Every time QPR had a free kick, the ball was nudged off the spot, or in one egregious example when Chair was trying to take a quick one in a dangerous area, picked up and carried away by Ben Brereton. If there are Rovers fans looking in thinking these are the bitter, tired excuses of a beaten team then allow both regular readers to set you straight. This has been a pet peeve for a while. Every team in the Championship seems to exist purely to get a goal up, and then start wasting time. Every referee in the division does fuck all about it — occasional point at the watch, occasional get on with it gesture with the hands, but never a yellow card, and always the standard 1-2 minutes at the end of the first half, 4-5 at the end of the second. A referee at this level who we have rather a lot told a friend of mine after one of our games last year "their keeper was even pissing me off with it by the end, but QPR didn’t say anything so I just let it go”. It’s such a chronic issue, and such an easy fix, for a sport that’s currently destroying itself as a spectacle spending interminable amounts of time and money judging whether Patrick Bamford’s armpit hair is offside, to remedy a problem that only really existed in the mind of professional idiots like Chris Kamara in the first place.

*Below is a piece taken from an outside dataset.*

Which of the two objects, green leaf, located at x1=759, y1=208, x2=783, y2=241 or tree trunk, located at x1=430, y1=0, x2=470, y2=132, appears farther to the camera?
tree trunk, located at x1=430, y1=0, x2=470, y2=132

Game slowed to a Bob Malcolm-pace, there were two chances for Rangers to equalise. No surprise to see Willock at the heart of both of them — first teeing up Bonne for a touch back to Chair and a shot deflected wide, then setting himself up with a super touch and turn for a shot that beat the keeper and missed the far corner by a foot. I thought it was in, and he surely will be from the start when we return after the international break. But it needed a Bonne block on 85 to prevent Johnson tying it up at 3-1 and with Rangers understandably over committed in the standard five minutes of added time, Armstrong was able to break for a second time and do exactly that, although Dieng did save the first attempt. In truth, though Rangers had been better second half, and Willock looked superb, it was fair enough, and only the goalkeeper had prevented it from being worse still.

Six points from nine, still a successful week we'd all have been very happy with eight days ago.

Links >>> Ratings and Reports >>> Message Board Match Thread

Blackburn: Kaminski 6; Nyambe 6, Lenihan 6, Wharton 6, Rankin-Costello 7; Evans — (Buckley 5, 6), Johnson 6, Rothwell 7; Elliott 7 (Dolan 90+3, -), Brereton 7 (Gallagher 82, -); Armstrong 8

Subs not used: Davenport, Trybull, Grayson, Eastham

Goals: Brereton 50 (assisted Lenihan), Armstrong 73 (assisted Brereton), 90+5 (assisted Johnson)

Bookings: Johnson 64 (shithousing)

QPR: Dieng 8; Kane 5, Dickie 5, Barbet 6, Hämäläinen 5; Ball 5 (Kakay 46, 6), Cameron 6; Adomah 5 (Willock 46, 7), Carroll 5, Chair 5; Dykes 5 (Bonne 67, 6)

Subs not used: Wallace, Masterson, Bettache, Kelly

Goals: Dykes 61 (penalty, won Dickie)

Bookings: Kane 8 (foul), Dickie 21 (foul), Bonne 90+3 (foul)

QPR Star Man — Seny Dieng 8 Nine shots on target from Rovers here, six of them saved by Dieng, one of them exceptionally from Lenihan — as good a save as you’ll see anywhere. Rather disturbing that QPR have conceded three in two of the last three away games and Dieng has been man of the match on both occasions for making sure it wasn’t worse. Chris Willock ran him close, must surely be pushing for a start now.

Tim Robinson (Sussex) 6 Fine, big decisions correct, penalty bang on, bookings no arguments, possibly quite generous with Dickie on another occasion, but if you can’t be arsed to police clock running this clear and obvious then I can’t be arsed to give you more than a six.